Out of Time packs more melancholy beauty into 44 minutes than most musicians achieve in their entire careers. The rapturous melodies worm their way into your subconscious until you can feel them in your soul. Scott Litt’s masterful production highlights the musicianship of all parties involved; as a result, the whole record soars even in its darkest moments. Buck delivers some of his most subtle yet emphatic guitar work on “Heaven” and “Texarkana.” Stipe’s voice endures eternally as one of popular music’s greatest vehicles of shivering pathos and queer longing. And the pastoral instrumental “Endgame” is one of the most intoxicatingly gorgeous songs R.E.M. – or any other artist – has ever recorded. It’s altogether a true high-water mark of the early ‘90s.

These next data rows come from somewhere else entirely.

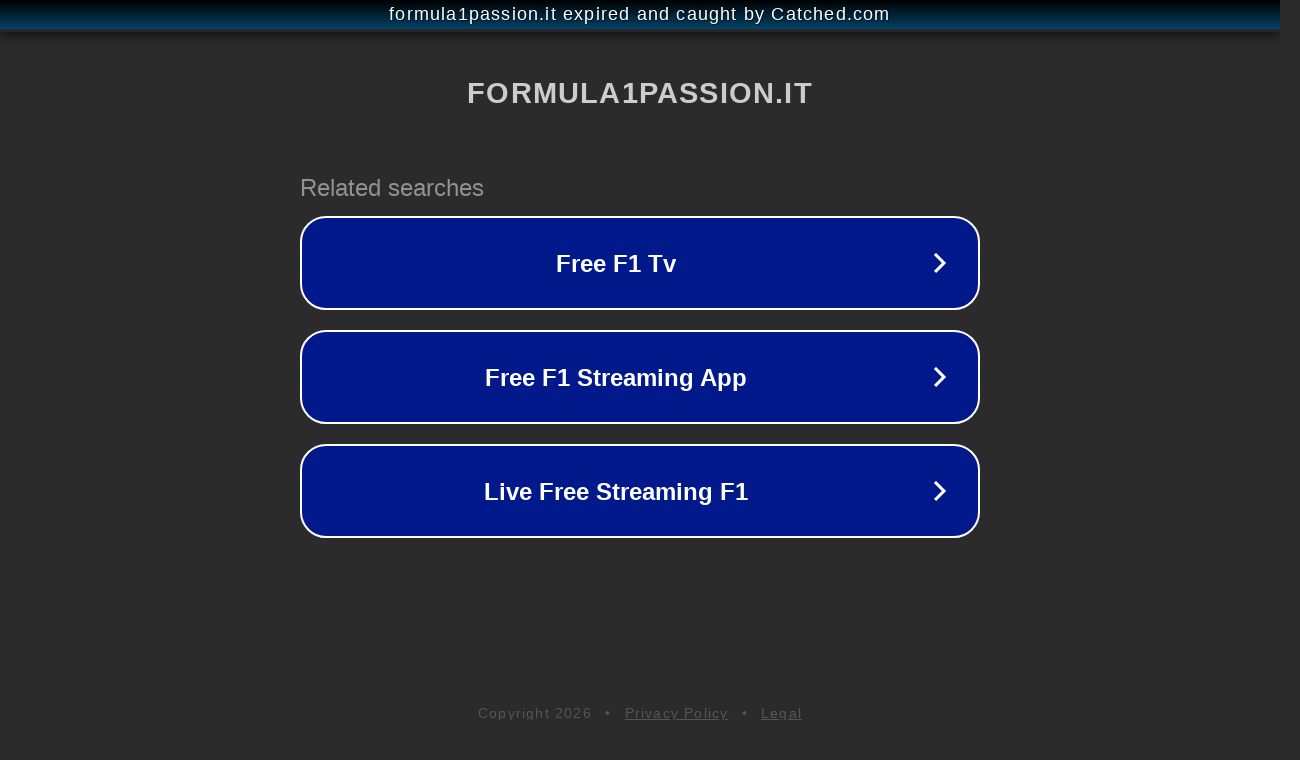

--- FILE ---
content_type: text/html; charset=utf-8
request_url: https://www.formula1passion.it/30-le-migliori-recensioni-di-faretto-led-da-esterno-testato/
body_size: 1150
content:
<!doctype html>
<html data-adblockkey="MFwwDQYJKoZIhvcNAQEBBQADSwAwSAJBANDrp2lz7AOmADaN8tA50LsWcjLFyQFcb/P2Txc58oYOeILb3vBw7J6f4pamkAQVSQuqYsKx3YzdUHCvbVZvFUsCAwEAAQ==_dVAcpU625ZVVePND1IOoYDgIVR+iCa26rMeqBcNRSAdek5RN7ZOUy9cXuAHKfH94aGpUa7EhRlRojRtTDW1VhA==" lang="en" style="background: #2B2B2B;">
<head>
    <meta charset="utf-8">
    <meta name="viewport" content="width=device-width, initial-scale=1">
    <link rel="icon" href="[data-uri]">
    <link rel="preconnect" href="https://www.google.com" crossorigin>
</head>
<body>
<div id="target" style="opacity: 0"></div>
<script>window.park = "[base64]";</script>
<script src="/beYttbaRc.js"></script>
</body>
</html>
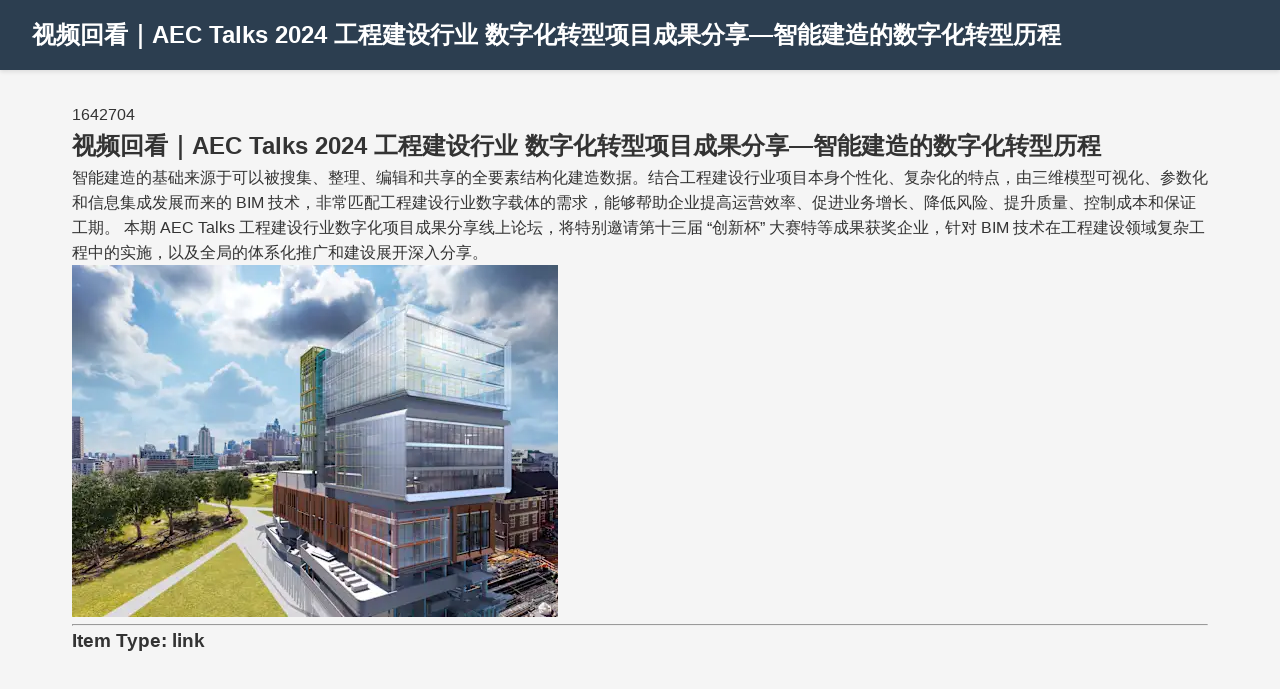

--- FILE ---
content_type: text/html; charset=utf-8
request_url: https://boards.autodesk.com/fabrication-registration-page/items/%E8%A7%86%E9%A2%91%E5%9B%9E%E7%9C%8B%EF%BD%9Caec-talks-2024-%E5%B7%A5%E7%A8%8B%E5%BB%BA%E8%AE%BE%E8%A1%8C%E4%B8%9A-%E6%95%B0%E5%AD%97%E5%8C%96%E8%BD%AC%E5%9E%8B%E9%A1%B9%E7%9B%AE%E6%88%90%E6%9E%9C%E5%88%86%E4%BA%AB%E2%80%94%E6%99%BA%E8%83%BD%E5%BB%BA%E9%80%A0%E7%9A%84%E6%95%B0%E5%AD%97%E5%8C%96%E8%BD%AC%E5%9E%8B%E5%8E%86%E7%A8%8B
body_size: 2033
content:
<!DOCTYPE html>
        <html lang="en">
            <head>
                <meta charset="UTF-8" />
                <meta name="viewport" content="width=device-width, initial-scale=1.0" />
                <title>视频回看｜AEC Talks 2024 工程建设行业 数字化转型项目成果分享—智能建造的数字化转型历程</title>
                <style>
                    * {
                        margin: 0;
                        padding: 0;
                        box-sizing: border-box;
                    }

                    body {
                        font-family:
                            -apple-system, BlinkMacSystemFont, "Segoe UI", Roboto, Oxygen, Ubuntu, Cantarell, sans-serif;
                        line-height: 1.6;
                        color: #333;
                        background-color: #f5f5f5;
                    }

                    header {
                        background-color: #2c3e50;
                        color: white;
                        padding: 1rem 2rem;
                        box-shadow: 0 2px 4px rgba(0, 0, 0, 0.1);
                    }

                    header h1 {
                        font-size: 1.5rem;
                        font-weight: 600;
                    }

                    main {
                        max-width: 1200px;
                        margin: 2rem auto;
                        padding: 0 2rem;
                    }

                    footer {
                        background-color: #34495e;
                        color: white;
                        text-align: center;
                        padding: 1rem;
                        margin-top: 3rem;
                    }
                </style>
            </head>
            <body>
                <header>
                    <h1>视频回看｜AEC Talks 2024 工程建设行业 数字化转型项目成果分享—智能建造的数字化转型历程</h1>
                </header>

                <main> 
        <section class="item">
            1642704 <h1>视频回看｜AEC Talks 2024 工程建设行业 数字化转型项目成果分享—智能建造的数字化转型历程</h1>
            <p>智能建造的基础来源于可以被搜集、整理、编辑和共享的全要素结构化建造数据。结合工程建设行业项目本身个性化、复杂化的特点，由三维模型可视化、参数化和信息集成发展而来的 BIM 技术，非常匹配工程建设行业数字载体的需求，能够帮助企业提高运营效率、促进业务增长、降低风险、提升质量、控制成本和保证工期。 

本期 AEC Talks 工程建设行业数字化项目成果分享线上论坛，将特别邀请第十三届 “创新杯” 大赛特等成果获奖企业，针对 BIM 技术在工程建设领域复杂工程中的实施，以及全局的体系化推广和建设展开深入分享。</p>
            <img src="https://images.folloze.com/image/upload/c_lfill,w_486/c_limit,h_1800,w_1800/f_auto/q_auto/e_sharpen/v1711365960/gbhmxmc5foy7z5r05wfw.png" alt="视频回看｜AEC Talks 2024 工程建设行业 数字化转型项目成果分享—智能建造的数字化转型历程" class="image" />
            <div class="container">  </div>
            <hr />
            <h3>Item Type: link</h3>
        </section>
        <script>
            console.log({"id":1642704,"images":[{"id":3391594,"displayableId":1642704,"displayableType":"Item","fit":"cover","url":"https://images.folloze.com/image/upload/v1711365960/gbhmxmc5foy7z5r05wfw.png","createdAt":"2024-05-14T09:04:16.829Z","updatedAt":"2024-05-14T09:04:16.829Z","imageUploadAttempts":0,"cdnUrl":null,"optimizedUrl":null,"displayableSection":null,"sourceType":2,"transformation":null,"altText":null,"item":1642704}],"title":"视频回看｜AEC Talks 2024 工程建设行业 数字化转型项目成果分享—智能建造的数字化转型历程","description":"智能建造的基础来源于可以被搜集、整理、编辑和共享的全要素结构化建造数据。结合工程建设行业项目本身个性化、复杂化的特点，由三维模型可视化、参数化和信息集成发展而来的 BIM 技术，非常匹配工程建设行业数字载体的需求，能够帮助企业提高运营效率、促进业务增长、降低风险、提升质量、控制成本和保证工期。 \n\n本期 AEC Talks 工程建设行业数字化项目成果分享线上论坛，将特别邀请第十三届 “创新杯” 大赛特等成果获奖企业，针对 BIM 技术在工程建设领域复杂工程中的实施，以及全局的体系化推广和建设展开深入分享。","boardId":173607,"status":1,"position":0.00006103515625,"creatorUserId":1924115,"context":{"schedule":{"end_date":null,"start_date":null},"link_settings":{"open_in_new_tab":true},"scheduling_token":null,"audience_permissions":{}},"createdAt":"2024-05-14T09:04:16.827Z","updatedAt":"2024-05-14T09:04:16.827Z","viewsCount":209,"contentItemId":646787,"seo":{"is_enabled":true},"board":173607,"slug":{"id":2489587,"value":"视频回看｜aec-talks-2024-工程建设行业-数字化转型项目成果分享—智能建造的数字化转型历程","organizationId":4774,"boardId":173607,"sluggableId":1642704,"sluggableType":"Item","createdAt":"2024-05-14T09:04:16.842Z","updatedAt":"2024-05-14T09:04:16.842Z","isUserCreated":null,"sluggableItem":1642704,"sluggableBoard":1642704,"organization":4774},"contentItem":{"id":646787,"creatorUserId":1924115,"title":"视频回看｜AEC Talks 2024 工程建设行业 数字化转型项目成果分享—智能建造的数字化转型历程","description":"智能建造的基础来源于可以被搜集、整理、编辑和共享的全要素结构化建造数据。结合工程建设行业项目本身个性化、复杂化的特点，由三维模型可视化、参数化和信息集成发展而来的 BIM 技术，非常匹配工程建设行业数字载体的需求，能够帮助企业提高运营效率、促进业务增长、降低风险、提升质量、控制成本和保证工期。 \n\n本期 AEC Talks 工程建设行业数字化项目成果分享线上论坛，将特别邀请第十三届 “创新杯” 大赛特等成果获奖企业，针对 BIM 技术在工程建设领域复杂工程中的实施，以及全局的体系化推广和建设展开深入分享。","itemSource":1,"itemType":"link","isPublic":true,"isArchived":false,"organizationId":4774,"data":{"url":"https://app.jingsocial.com/microFrontend/leadGeneration/jsf-leads/list/webinar/doTtSsPi9kGAf9N2aAuvSN/xw3h2SYSJ4KGJCRM9NQY4G","secured":true,"snapshot_disabled":null},"createdAt":"2024-03-25T11:26:04.691Z","updatedAt":"2026-01-21T23:27:16.181Z","isImported":false,"viewsCount":0,"stat":"{}","contentModifiedAt":"2024-04-07T07:12:41.732Z","isDraft":false,"recommendable":false,"label":null,"action":null,"downloadUid":"9124464a-aed1-444a-a4d0-09bdf989dafb","snapshotContent":null,"articles":[]}});
        </script>
    </main>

“Losing My Religion,” of course, remains R.E.M.’s most massive hit, not to mention much of the world’s only reference point for the group. Still, if you’re going to be remembered for a single piece of work, you could do a lot worse. “Religion” spins a classic tale of Hitchcockian obsession – of wanting someone so badly that you sacrifice your sense of self. The funereal string section and Buck’s somber mandolin mourn the loss of the narrator’s sanity, his ability to distinguish fantasy from reality. “That was just a dream, just a dream, just a dream.” Or was it?
Advertisement
Closing track “Me in Honey” drives the whole thing back home with its bittersweet saga of unexpected pregnancy. (Stipe intended the tune as a response to “Eat for Two” by 10,000 Maniacs, whose lead singer Natalie Merchant he had briefly dated.) “Knocked silly, knocked flat, sideways, down,” Stipe’s befuddled father-to-be croons over Buck’s steady-rolling guitar and Berry’s drum thwacks. “These things they pick you up and they turn you around.”
Ultimately, that’s the uniting message behind Out of Time. Love and life are hard. They beat us up and knock us down; they stretch us to our breaking points; they promise us everything and leave us with nothing, humiliated and broken, wondering why we bothered to try. We might feel as wayward and forlorn as the world-weary narrator of “Half a World Away,” or as uncertain of the future as the doting mother in “Belong.” And yet, at the end of the day, we’ve survived. We’re still alive, and the song within our hearts is still ringing out, even if we can’t hear it play. There is beauty to be found in the decline – you need only take the time to find and savor it.